Problèmes environnementaux liés aux engrais chimiques
Les engrais chimiques posent un problème environnemental plus vaste qu’il ne faut pas sous-estimer. L’empreinte carbone des engrais chimiques provenant de Russie ou d’autres régions du monde est 50 à 60 % plus élevée que la production européenne. Mais plus généralement, les engrais chimiques ont désormais « dopé » les sols européens, réduisant leur fertilité naturelle et polluant les terres, désormais largement dégradées. Conjuguée aux phénomènes climatiques extrêmes et à la désertification, l’Europe risque de ne plus être en mesure de produire suffisamment de nourriture. Un problème que l’UE tente de résoudre en définissant une loi sur la surveillance des sols. Une législation valide est encore loin d’être adoptée compte tenu des nombreux obstacles posés par les producteurs d’engrais et de pesticides, ainsi que par les lobbies agricoles.

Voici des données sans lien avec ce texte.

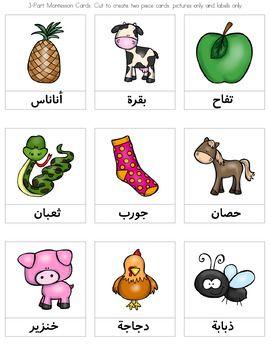 3-part Montessori Cards for the Arabic Alphabet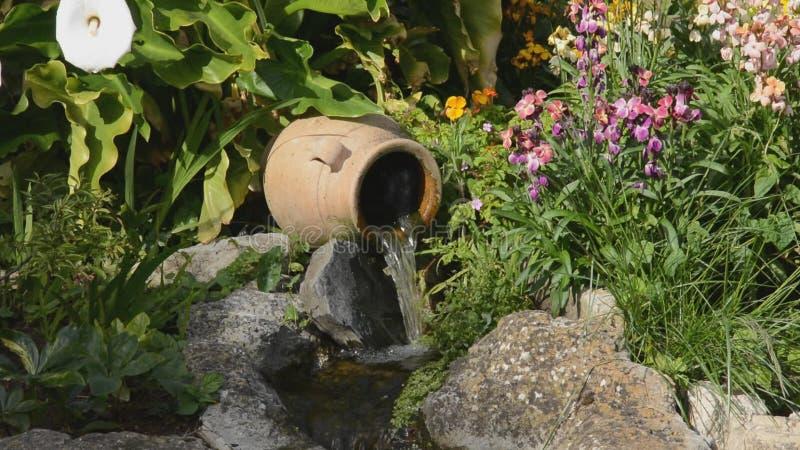 Cachoeira e birdsong filme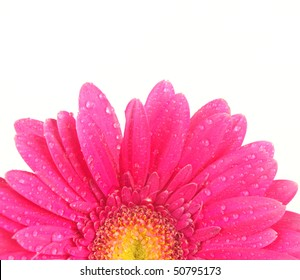 Pink gerbera blossom isolated on white background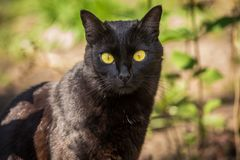 Beautiful cute black cat portrait with yellow eyes and long mustache in nature. Beautiful cute black cat portrait with yellow eyes in green grass in nature in stock photo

Incitations aux engrais organiques
L’objectif de Yara et d’autres producteurs européens d’engrais est d’obtenir un cadre de financement permettant aux agriculteurs d’acheter des produits cohérents avec la transition verte, encourageant ainsi l’achat de produits. vert par les entreprises européennes. La production d’engrais nécessite une dépense d’énergie importante, notamment en énergies fossiles comme le gaz. Selon les experts, il faudra « au moins quinze ou vingt ans » pour éliminer progressivement les engrais d’origine fossile. L’alternative implique la transition vers des solutions d’origine biologique, mais des incitations spécifiques sont nécessaires, a souligné Kevin O’Connor, professeur de microbiologie appliquée et de biotechnologie à l’University College de Dublin, dans une interview accordée fin décembre. 2024 pourrait être une année décisive pour définir les tendances européennes des dix prochaines années dans le secteur agricole. Le rejet par le Parlement européen du règlement visant à réduire les pesticides n’a pas aidé en ce sens. Plus ces décisions seront reportées, plus il sera difficile de s’affranchir de la domination russe dans le secteur des engrais.